▸ **EXTRAIT DU DOCUMENT**
Le pasteur Norbert Valley, ancien président du RES, a été condamné par le ministère public du canton de Neuchâtel pour avoir temporairement et ponctuellement facilité l’hébergement d’un demandeur d’asile débouté. Une telle condamnation n’est pas isolée en Suisse et interroge sur l’application d’un « délit de solidarité ».

Par une ordonnance pénale signée par la procureure assistante du parquet général du Ministère public du canton de Neuchâtel datée du 15 août 2018, le pasteur Norbert Valley s’est vu condamné à 10 jours-amende (soit CHF 1’000) avec sursis pendant 2 ans, et aux frais de procédure de CHF 250.-. Cette condamnation, révélée le 23 août par le site évangélique d’information lafree.ch, se fonde sur l’article 116 de la Loi sur les étrangers. Cet article cible le trafic de migrants et punit celui qui « en Suisse ou à l’étranger, facilite l’entrée, la sortie ou le séjour illégal d’un étranger ou participe à des préparatifs dans ce but. » Norbert Valley pour sa part a décidé de faire opposition contre la décision du parquet général.

▸ **DONNÉES ENREGISTRÉES**
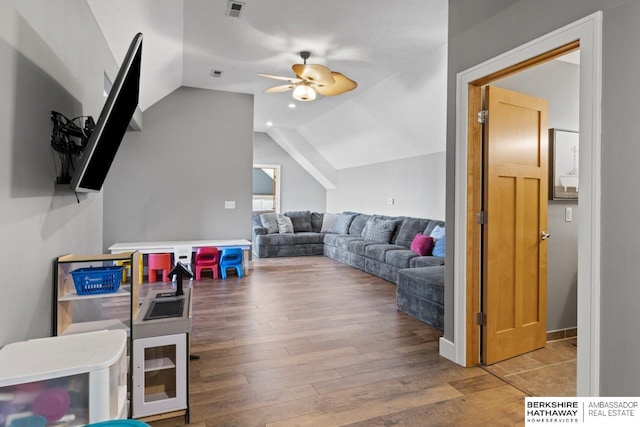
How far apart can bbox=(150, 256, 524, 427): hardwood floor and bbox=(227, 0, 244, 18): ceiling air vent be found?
2.90m

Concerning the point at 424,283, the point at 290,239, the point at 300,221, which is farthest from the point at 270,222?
the point at 424,283

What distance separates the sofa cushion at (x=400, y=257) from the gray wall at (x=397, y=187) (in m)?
1.04

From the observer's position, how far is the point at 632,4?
4.96 ft

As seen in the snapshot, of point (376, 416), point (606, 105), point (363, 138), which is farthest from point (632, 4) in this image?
point (363, 138)

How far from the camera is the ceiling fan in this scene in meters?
3.54

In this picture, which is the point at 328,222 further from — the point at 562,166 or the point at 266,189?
the point at 562,166

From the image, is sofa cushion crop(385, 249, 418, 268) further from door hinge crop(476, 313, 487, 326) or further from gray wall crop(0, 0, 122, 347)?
gray wall crop(0, 0, 122, 347)

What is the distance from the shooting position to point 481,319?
2.53 meters

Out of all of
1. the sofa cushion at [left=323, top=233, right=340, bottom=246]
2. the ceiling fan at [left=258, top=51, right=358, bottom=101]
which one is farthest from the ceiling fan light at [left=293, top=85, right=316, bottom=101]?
the sofa cushion at [left=323, top=233, right=340, bottom=246]

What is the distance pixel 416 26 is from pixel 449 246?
221 centimetres

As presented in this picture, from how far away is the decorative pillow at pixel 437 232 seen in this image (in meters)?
4.96

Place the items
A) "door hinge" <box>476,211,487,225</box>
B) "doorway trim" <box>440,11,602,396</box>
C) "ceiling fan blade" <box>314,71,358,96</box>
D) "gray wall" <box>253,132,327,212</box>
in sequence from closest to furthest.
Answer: "doorway trim" <box>440,11,602,396</box> < "door hinge" <box>476,211,487,225</box> < "ceiling fan blade" <box>314,71,358,96</box> < "gray wall" <box>253,132,327,212</box>

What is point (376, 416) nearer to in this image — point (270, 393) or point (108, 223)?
point (270, 393)

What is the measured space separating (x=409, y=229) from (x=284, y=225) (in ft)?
9.74
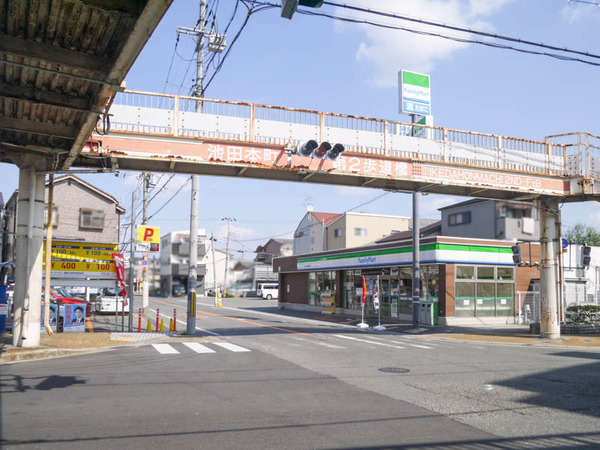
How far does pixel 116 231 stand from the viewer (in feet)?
Result: 158

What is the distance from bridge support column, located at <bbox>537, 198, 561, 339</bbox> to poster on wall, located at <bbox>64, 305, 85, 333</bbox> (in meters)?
17.7

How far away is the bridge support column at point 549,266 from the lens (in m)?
19.7

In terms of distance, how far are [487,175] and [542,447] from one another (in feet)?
44.8

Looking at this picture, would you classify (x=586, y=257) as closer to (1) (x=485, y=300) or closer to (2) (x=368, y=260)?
(1) (x=485, y=300)

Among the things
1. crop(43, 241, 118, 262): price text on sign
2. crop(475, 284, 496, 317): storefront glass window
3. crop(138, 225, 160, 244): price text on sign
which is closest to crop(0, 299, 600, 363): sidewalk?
crop(475, 284, 496, 317): storefront glass window

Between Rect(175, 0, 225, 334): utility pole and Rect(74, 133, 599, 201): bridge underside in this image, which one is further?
Rect(175, 0, 225, 334): utility pole

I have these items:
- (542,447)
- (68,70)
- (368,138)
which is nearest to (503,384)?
→ (542,447)

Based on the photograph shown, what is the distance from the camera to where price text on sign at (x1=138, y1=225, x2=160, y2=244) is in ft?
78.0

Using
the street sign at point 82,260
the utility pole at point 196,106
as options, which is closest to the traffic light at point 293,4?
the utility pole at point 196,106

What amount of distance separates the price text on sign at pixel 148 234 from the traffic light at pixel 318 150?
422 inches

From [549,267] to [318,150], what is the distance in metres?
10.7

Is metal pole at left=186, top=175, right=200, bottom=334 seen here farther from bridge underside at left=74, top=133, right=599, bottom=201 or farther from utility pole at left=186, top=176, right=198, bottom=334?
bridge underside at left=74, top=133, right=599, bottom=201

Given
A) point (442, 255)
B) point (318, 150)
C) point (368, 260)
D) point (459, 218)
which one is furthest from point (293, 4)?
point (459, 218)

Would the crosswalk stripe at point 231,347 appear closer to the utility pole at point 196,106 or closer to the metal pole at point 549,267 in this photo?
the utility pole at point 196,106
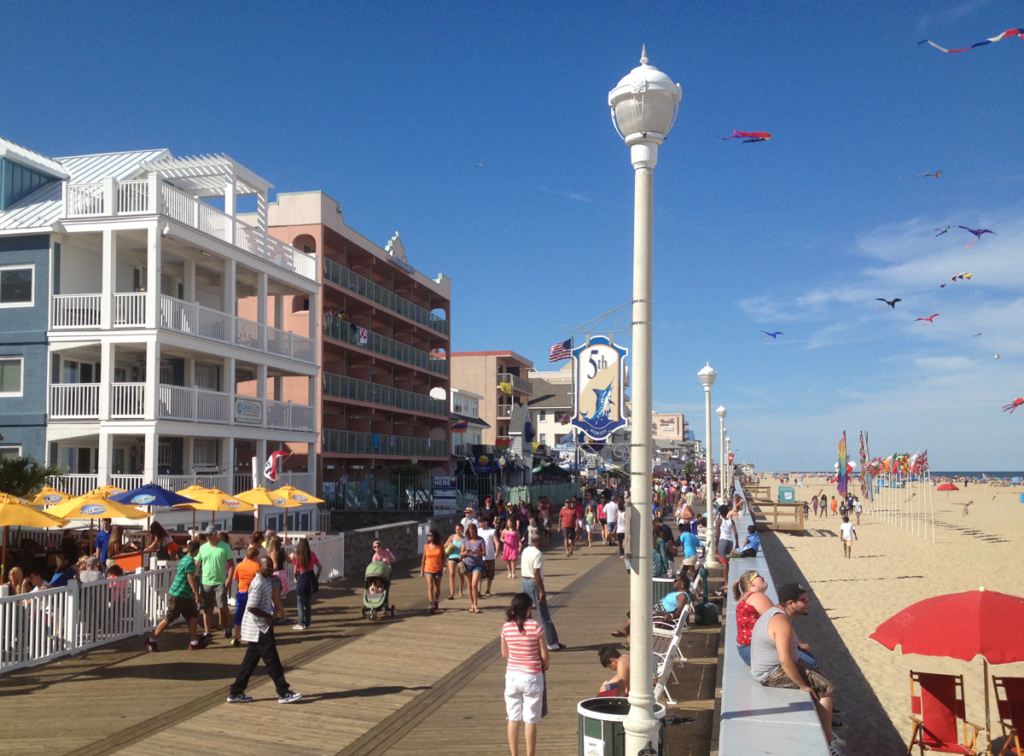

▸ **CONSIGNE**
Prolongez le texte sur la condamnation du pasteur Norbert Valley à la suite de sa dernière phrase. Les lignes de données ne sont pas utiles ici.

▸ **RÉPONSE ATTENDUE**
Condamné pour avoir assisté une personne en détresse

Que reproche-t-on concrètement à l’ancien président du RES ? D’avoir « facilité le séjour illégal d’un ressortissant togolais, en lui offrant le gîte et des repas à plusieurs reprises. » En effet, le pasteur, connu pour son engagement social, a accepté de venir en aide à ce demandeur d’asile débouté et qui séjournait illégalement en Suisse. Confronté à la détresse de cette personne, il n’a pas hésité à lui prêter assistance « Comme chrétien les principes de l’amour de Dieu pour mon prochain conduisent ma manière de vivre », explique le pasteur dans son recours.

Intervention en plein culte

En plus de la condamnation, c’est aussi l’intervention très inhabituelle et maladroite de la police en plein culte qui interroge. En effet, c’est un dimanche matin de février, dans les locaux de l’Eglise évangélique du Locle, que la police est venue chercher Norbert Valley, l’invitant à venir s’expliquer au poste de police. Le RES regrette profondément ce manque de doigté de la part de la police cantonale neuchâteloise et peine à comprendre la logique d’une telle intervention pendant une cérémonie religieuse.

Une situation schizophrénique

Suite à la publication de cette affaire par lafree.ch, d’autres cas ont été signalés au RES. En particulier, une jeune femme de 27 ans ayant voulu venir en aide à un réfugié débouté a été condamnée de manière similaire pour lui avoir sous-loué un logement. Cette affaire a ceci de surprenant que c’est l’EVAM (Etablissement Vaudois d’Accueil des Migrants), un établissement de droit public, qui prenait en charge le paiement du loyer. Là aussi, un recours a été déposé.

Un délit de solidarité en Suisse ?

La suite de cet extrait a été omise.